Actuel 119 Lumières et voiles

                       A lire tout ce qui s'écrit sur la révolution russe en ce centenaire, et à y opposer la diffusion du savoir véritable (diffusion qui fut la vocation de Diderot comme de nul autre), il m'a semblé qu'il fallait redire un peu de ce que je rédigeais il y a un demi-siècle contre certains sectarismes sous le titre Ou marxisme ou révolution. Sacrifice aux rites du moment, dira-t-on. Je ne crois pas.
            Déjà en années soixante, on crevait d'avoir si longtemps vu des progressistes étouffés par des bureaucrates autant que par les réactionnaires avoués : il y avait eu le grand Langevin, si impatient de s'allier aux opprimés du monde qu'il se laissa convertir à la dialectique par des salopards à la Garaudy, ce qui lui valut la colère de Benda ; il y avait eu l'admirable Prenant, supportant d'abord tout, comme il avait supporté la torture nazie, mais renonçant finalement à la lutte à l'intérieur du Parti pourri parce que Lyssenko et trop, c'est trop. Et tant d'autres, savants ou simples militants de la raison en toutes affaires, ici et ailleurs !
            Il faut redire, donc. Redisons.

                       L'histoire des Lumières commence à la grande Révolution française. Elle se perpétue en bien d'autres par des traductions enthousiastes comme, entre mille exemples, celle en arabe des discours de Robespierre, ce qui donna en Egypte un rejeton en somme digne du farouche acteur de la Terreur : Gamal Abdel Nasser.
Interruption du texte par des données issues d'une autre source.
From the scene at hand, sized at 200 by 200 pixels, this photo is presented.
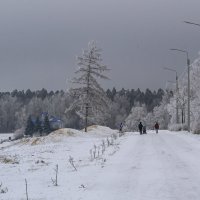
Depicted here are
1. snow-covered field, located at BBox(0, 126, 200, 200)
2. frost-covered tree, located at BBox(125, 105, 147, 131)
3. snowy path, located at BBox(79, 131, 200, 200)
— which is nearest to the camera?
snowy path, located at BBox(79, 131, 200, 200)

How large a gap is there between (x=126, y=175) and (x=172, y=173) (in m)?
1.34

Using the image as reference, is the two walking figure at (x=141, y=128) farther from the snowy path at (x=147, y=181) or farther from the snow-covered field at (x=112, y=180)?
the snowy path at (x=147, y=181)

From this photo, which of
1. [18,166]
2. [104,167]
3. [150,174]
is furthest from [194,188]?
[18,166]

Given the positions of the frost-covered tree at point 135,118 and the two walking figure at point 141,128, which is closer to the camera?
the two walking figure at point 141,128

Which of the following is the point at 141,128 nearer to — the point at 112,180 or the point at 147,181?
the point at 112,180

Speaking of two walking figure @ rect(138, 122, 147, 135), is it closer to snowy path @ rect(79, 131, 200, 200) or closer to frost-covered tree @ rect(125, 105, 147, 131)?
snowy path @ rect(79, 131, 200, 200)

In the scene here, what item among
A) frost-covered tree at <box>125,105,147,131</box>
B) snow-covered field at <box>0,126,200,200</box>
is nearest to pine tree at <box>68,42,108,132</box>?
snow-covered field at <box>0,126,200,200</box>

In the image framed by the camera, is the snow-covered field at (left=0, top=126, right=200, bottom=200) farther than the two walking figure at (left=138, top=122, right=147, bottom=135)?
No

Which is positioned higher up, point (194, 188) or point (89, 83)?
point (89, 83)

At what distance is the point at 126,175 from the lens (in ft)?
51.1

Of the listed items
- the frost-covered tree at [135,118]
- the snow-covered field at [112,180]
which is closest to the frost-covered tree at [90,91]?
the snow-covered field at [112,180]

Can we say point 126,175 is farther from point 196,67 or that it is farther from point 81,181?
point 196,67

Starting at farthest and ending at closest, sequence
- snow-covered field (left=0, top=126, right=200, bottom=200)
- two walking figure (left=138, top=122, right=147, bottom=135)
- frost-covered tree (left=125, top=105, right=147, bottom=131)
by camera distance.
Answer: frost-covered tree (left=125, top=105, right=147, bottom=131), two walking figure (left=138, top=122, right=147, bottom=135), snow-covered field (left=0, top=126, right=200, bottom=200)

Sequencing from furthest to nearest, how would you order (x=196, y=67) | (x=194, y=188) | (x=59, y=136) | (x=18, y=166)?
(x=196, y=67)
(x=59, y=136)
(x=18, y=166)
(x=194, y=188)
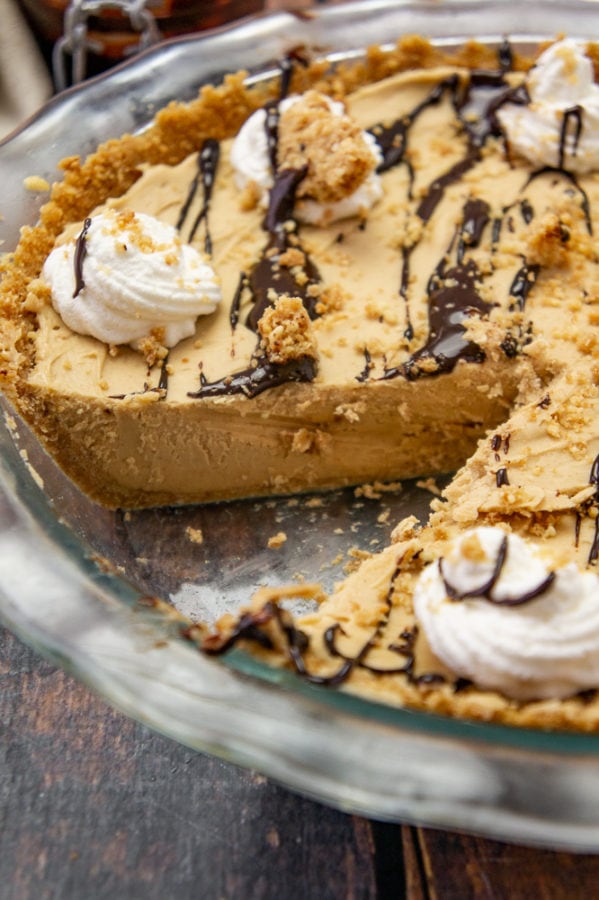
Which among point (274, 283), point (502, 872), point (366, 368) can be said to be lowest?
point (502, 872)

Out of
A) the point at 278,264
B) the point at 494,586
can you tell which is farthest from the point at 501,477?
the point at 278,264

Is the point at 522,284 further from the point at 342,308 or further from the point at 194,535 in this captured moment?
the point at 194,535

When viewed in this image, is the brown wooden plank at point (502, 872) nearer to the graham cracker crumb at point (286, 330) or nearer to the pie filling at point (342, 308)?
the pie filling at point (342, 308)

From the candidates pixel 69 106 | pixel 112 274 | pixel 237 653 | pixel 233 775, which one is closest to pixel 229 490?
pixel 112 274

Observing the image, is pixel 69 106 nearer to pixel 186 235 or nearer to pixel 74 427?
pixel 186 235

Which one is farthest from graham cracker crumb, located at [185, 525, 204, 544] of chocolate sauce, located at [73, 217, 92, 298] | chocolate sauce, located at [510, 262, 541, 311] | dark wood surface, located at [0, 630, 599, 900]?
chocolate sauce, located at [510, 262, 541, 311]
Celui-ci fut à son tour hésitant dans sa laïcité : mais en tout, il accomplit une des plus salutaires mises à jour du monde hélas mahométanisé — comme son illustre ancêtre par l'esprit l'avait fait du monde hélas christianisé. Tout cela n'est pas fini, certes : toute prise de conscience se poursuit aussi longtemps que l'humanité survit, même si les menaces sur notre espèce sont lourdes à porter en ce moment.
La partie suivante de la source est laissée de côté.